Forum Moderators: Robert Charlton & goodroi
I have doubt that the text in the body is under <pre> tag, i am not sure if google do not index the file because of using <pre> html tag?
[edited by: tedster at 6:43 am (utc) on July 14, 2009]
No, the <pre> tag is not a problem. But if there is a crawling problem, you will often see reports about it in your Webmaster Tools account.
Google does not guarantee to index every page that they spider - in fact they usually don't. This is especially true when the same text is available at more than one address, such as the situation you report with both HTML and PDf versions of the information.
How many total pages does your site have, and how many pages does Google show they've indexed?
Although the url is not found under Google successful crawled urls
< snip >
[edited by: Robert_Charlton at 7:40 am (utc) on July 14, 2009]
[edit reason] removed specifics [/edit]
crawling >> indexing >> ranking
Why any URL gets skipped at each of these three stages can be quite complex. But from what you described, I'd say the duplicate text is the major issue.
Results 1 - 10 of about 3,040 from example.com. (0.15 seconds)
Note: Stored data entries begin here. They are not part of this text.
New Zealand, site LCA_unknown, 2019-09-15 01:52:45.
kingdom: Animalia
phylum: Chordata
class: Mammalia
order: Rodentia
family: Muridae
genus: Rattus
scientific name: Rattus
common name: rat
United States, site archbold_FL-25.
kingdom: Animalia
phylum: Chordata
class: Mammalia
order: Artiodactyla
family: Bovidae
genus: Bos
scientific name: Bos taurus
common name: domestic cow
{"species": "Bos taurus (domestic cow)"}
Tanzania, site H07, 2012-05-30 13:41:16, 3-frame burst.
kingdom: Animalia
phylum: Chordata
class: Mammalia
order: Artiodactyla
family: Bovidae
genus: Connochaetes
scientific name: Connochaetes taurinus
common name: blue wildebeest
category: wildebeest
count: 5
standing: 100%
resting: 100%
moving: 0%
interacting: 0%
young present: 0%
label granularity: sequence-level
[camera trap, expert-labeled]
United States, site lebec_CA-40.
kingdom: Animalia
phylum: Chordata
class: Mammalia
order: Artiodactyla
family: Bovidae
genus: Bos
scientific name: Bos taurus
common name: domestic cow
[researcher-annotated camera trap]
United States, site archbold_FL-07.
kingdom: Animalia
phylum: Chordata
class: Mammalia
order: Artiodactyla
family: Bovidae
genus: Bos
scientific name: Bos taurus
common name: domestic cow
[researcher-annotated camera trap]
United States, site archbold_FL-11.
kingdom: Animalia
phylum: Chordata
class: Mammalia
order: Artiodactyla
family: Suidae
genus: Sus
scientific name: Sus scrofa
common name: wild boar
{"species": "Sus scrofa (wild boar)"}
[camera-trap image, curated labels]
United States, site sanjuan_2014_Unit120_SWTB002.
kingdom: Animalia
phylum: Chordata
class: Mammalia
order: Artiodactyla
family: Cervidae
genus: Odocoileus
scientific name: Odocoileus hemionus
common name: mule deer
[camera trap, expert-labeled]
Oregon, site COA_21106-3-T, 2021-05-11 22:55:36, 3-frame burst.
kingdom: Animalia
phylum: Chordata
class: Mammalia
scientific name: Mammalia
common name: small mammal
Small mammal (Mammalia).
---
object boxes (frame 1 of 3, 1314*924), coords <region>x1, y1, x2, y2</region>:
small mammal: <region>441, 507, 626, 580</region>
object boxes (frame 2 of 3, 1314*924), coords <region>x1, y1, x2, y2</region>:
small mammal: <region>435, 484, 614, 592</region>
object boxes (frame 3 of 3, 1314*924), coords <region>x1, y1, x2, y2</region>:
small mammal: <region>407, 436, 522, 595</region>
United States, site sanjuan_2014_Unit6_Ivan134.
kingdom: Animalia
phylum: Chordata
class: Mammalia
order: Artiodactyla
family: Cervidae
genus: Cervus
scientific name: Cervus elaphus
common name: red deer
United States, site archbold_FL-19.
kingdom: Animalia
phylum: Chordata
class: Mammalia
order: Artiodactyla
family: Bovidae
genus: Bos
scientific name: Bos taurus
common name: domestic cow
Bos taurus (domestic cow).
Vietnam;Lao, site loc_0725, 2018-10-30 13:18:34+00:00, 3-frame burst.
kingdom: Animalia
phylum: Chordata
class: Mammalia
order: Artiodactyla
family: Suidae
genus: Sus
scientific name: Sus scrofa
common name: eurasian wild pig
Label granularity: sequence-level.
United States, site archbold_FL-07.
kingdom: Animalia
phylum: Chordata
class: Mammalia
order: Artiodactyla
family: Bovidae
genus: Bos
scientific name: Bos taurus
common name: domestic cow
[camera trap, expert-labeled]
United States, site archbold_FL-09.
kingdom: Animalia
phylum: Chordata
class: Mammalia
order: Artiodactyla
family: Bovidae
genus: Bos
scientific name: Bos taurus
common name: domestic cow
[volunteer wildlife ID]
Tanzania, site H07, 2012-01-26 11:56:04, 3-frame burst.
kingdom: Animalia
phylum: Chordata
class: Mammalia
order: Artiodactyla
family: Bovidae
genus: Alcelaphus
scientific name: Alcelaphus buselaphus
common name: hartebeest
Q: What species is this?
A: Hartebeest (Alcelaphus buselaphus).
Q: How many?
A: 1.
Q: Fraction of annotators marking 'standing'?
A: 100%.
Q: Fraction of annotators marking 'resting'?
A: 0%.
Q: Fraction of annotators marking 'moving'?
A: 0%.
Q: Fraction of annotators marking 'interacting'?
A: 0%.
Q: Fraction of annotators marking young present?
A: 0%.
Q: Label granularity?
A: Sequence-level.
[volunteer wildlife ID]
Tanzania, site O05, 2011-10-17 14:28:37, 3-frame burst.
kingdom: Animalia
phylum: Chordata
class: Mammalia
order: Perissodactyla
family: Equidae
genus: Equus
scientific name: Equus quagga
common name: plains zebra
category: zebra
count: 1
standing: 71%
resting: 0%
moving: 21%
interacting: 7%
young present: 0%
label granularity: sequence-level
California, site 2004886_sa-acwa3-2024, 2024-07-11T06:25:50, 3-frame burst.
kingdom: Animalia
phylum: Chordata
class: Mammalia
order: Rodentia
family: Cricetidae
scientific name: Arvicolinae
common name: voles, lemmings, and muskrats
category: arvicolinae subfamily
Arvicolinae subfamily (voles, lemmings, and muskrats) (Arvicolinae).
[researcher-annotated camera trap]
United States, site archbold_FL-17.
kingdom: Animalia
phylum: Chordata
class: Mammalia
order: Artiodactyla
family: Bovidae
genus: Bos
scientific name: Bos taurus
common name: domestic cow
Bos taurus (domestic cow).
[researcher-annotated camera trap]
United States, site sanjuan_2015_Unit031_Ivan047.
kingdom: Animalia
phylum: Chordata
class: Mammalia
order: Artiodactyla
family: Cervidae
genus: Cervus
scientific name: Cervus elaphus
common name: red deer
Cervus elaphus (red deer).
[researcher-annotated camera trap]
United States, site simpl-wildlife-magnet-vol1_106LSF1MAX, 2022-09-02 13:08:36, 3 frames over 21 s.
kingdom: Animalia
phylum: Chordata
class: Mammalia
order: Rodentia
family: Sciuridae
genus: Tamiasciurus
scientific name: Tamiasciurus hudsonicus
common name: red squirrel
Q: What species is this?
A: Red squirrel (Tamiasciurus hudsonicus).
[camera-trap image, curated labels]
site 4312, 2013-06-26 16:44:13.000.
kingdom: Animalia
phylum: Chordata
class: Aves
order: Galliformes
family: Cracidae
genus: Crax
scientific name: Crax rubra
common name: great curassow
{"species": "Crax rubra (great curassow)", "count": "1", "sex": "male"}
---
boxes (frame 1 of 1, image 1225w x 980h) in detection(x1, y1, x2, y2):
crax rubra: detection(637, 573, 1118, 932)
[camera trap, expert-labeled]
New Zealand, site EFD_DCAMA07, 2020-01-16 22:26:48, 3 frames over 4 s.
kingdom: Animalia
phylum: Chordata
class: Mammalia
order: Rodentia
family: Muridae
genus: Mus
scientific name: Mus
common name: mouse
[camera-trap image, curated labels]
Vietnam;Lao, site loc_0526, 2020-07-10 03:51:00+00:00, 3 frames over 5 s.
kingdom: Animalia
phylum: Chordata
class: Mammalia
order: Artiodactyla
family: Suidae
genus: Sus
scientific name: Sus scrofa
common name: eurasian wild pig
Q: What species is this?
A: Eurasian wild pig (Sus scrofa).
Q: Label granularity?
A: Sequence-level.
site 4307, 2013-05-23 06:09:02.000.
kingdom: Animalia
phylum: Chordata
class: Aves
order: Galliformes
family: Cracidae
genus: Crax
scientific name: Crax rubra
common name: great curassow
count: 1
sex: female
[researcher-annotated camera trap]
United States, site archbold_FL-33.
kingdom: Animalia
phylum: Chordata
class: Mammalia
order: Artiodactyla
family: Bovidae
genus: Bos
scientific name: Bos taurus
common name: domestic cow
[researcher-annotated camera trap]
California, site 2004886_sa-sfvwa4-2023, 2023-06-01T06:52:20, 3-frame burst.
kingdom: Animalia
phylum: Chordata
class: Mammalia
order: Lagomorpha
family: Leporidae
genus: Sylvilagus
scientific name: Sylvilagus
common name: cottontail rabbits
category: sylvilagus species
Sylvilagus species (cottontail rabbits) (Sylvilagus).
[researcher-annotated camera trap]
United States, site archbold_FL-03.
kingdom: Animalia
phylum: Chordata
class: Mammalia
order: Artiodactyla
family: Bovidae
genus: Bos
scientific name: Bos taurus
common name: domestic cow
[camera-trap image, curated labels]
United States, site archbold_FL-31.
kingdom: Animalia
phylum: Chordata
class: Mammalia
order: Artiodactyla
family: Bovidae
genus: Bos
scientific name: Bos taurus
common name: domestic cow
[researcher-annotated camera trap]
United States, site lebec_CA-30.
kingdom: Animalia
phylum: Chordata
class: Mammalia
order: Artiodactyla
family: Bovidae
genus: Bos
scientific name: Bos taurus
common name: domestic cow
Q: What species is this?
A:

When i reach at the last page which is 37, and now google says
Results 361 - 370 of 370 from example.com. (0.25 seconds) :) first they wrote 3,040 pages and when browsing till last page it says 370....
About duplicate text, no i don't have any duplicate text! but YES other domain do have the same content! but unfortunately their page also not indexed?
[edited by: Robert_Charlton at 8:31 am (utc) on July 14, 2009]
[edit reason] changed to example.com [/edit]
----
The site: operator usually begins by giving only a rough estimate of the total number, and sometimes it's a VERY rough estimate. That's why the word "about" is included until you drill down toward the final pages of results.
Over the years, several Google people have made mention of this - the way that Google shards the data and stores those fragmments over several hundred thousand servers makes an immediate count very difficult to return to the user.